Task instructions: Update the lines from the one with "How far from" up to and including the one with "798 centimetres" by putting "viewer" in place of "camera" and keeping everything else the same. Return only those lines.
— begin Stored records —
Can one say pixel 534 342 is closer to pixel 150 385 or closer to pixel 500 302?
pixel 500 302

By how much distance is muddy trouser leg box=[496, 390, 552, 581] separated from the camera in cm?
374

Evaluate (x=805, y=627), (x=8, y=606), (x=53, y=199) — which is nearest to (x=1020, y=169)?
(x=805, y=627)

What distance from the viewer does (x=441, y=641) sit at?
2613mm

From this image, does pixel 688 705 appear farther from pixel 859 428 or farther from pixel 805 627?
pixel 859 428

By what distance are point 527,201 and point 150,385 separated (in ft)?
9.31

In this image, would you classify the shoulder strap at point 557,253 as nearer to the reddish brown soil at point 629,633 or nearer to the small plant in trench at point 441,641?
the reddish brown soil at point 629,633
— end Stored records —
— begin Stored records —
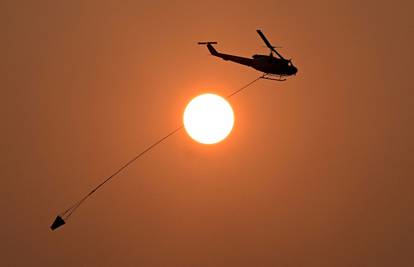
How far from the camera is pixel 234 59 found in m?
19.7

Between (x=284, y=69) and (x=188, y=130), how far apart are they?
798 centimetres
— end Stored records —
The solution:
How far from the viewer is pixel 234 59 found in m?
19.7

Between (x=284, y=69) and (x=188, y=130), how far apart are they?
798 centimetres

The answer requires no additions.